I think the key point to this discussion is as follows: different modelers may approach these procs in different ways, so we shouldn't tie the architecture of the proc object to any particular modeling technique. That's sort of the point of the design. If we write it specifically towards how I'm currently planning to model procs, it may or may not work with how I model them when and if I rewrite my module for better proc handling, and even if it supports both of those it might not do well when someone comes along and writes a simulator with this framework.
In terms of modeling uptime for behavior-modifying procs (i.e., procs that change your rate of energy or combo point generation), the general spreadsheet approach was to iterate to convergence. That's more or less what I'm initially planning here as well. However, I do have some ideas for handling these better via massively interweaved conditional probabilities, but as that's going to be quite hard to do I figure it can wait until we have a basic model working for all specs.
I think we're good on this for now, so closing.
I think we want a little more detailed proc handling than we currently have - there's basically three things about the current setup that I'm finding a bit cumbersome to work with.
1) First and foremost, pulling stuff out of a five-tuple isn't the clearest and easiest way to do business. Keeping track of what entry is what requires a lot of flipping back and forth between sections of code - I think it'd be nicer if there was a proc object that would allow you to just read the relevant attributes off proc.value, prod.duration, proc.icd, and so forth.
2) There's a couple proc properties not well supported by the current framework - the notable ones that spring to mind are PPM and stacking procs (i.e Fluid Death). This could be fixed by adding still more things to the tuple (i.e., more named variables per point 1), but it might also make sense to subclass the proc object. Then you can have PPMProc (or whatever it winds up being called) take weapon speed as an argument to proc_rate() as opposed to just returning a static percentage.

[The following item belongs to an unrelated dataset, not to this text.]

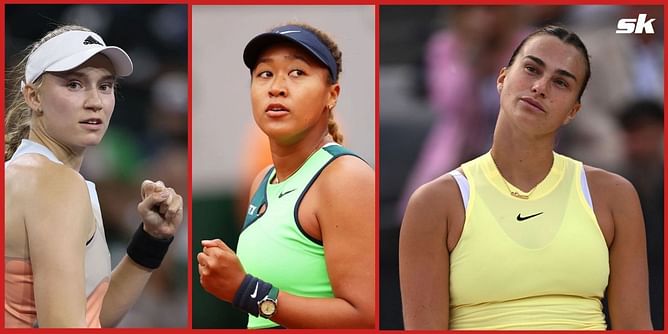 WTA Race to Riyadh after Italian Open: Big gains for Aryna Sabalenka, Naomi Osaka as Elena Rybakina slips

Edit: I suppose only PPM really requires subclassing, as a regular proc can probably be handled as a stacking proc with max_stacks = 1.
3) The current triggering rules aren't really that useful for actually figuring out how many procs you're going to get. I think it'd be nicer if the proc exposed a set of booleans for each type of triggering effect, so you can call proc.procs_off_autoattacks and it'll return True or False. You probably wind up needing something like 5 different categories (autoattacks, strikes, debuff application (i.e. rupture), spells, and periodic damage), plus a toggle for crits only. I could do that classification in the model, I suppose, but I think it makes more sense to have proc object itself be smart enough to tell you those things.
So, basically, what I'm envisioning is: you have a set of Proc objects that define these sorts of useful quantities, and then the current Procs object is basically just a container for these that's smart enough to map a list of proc strings to the corresponding procs, and has methods to return all procs for a given stat. It's probably not ideal to have the classes be called Proc and Procs, but you get the idea.
I'm going to need this before I get too much further on the modeling front, so if you're interested in doing this please let me know - otherwise I'll probably work on implementing it sometime Sunday or Monday.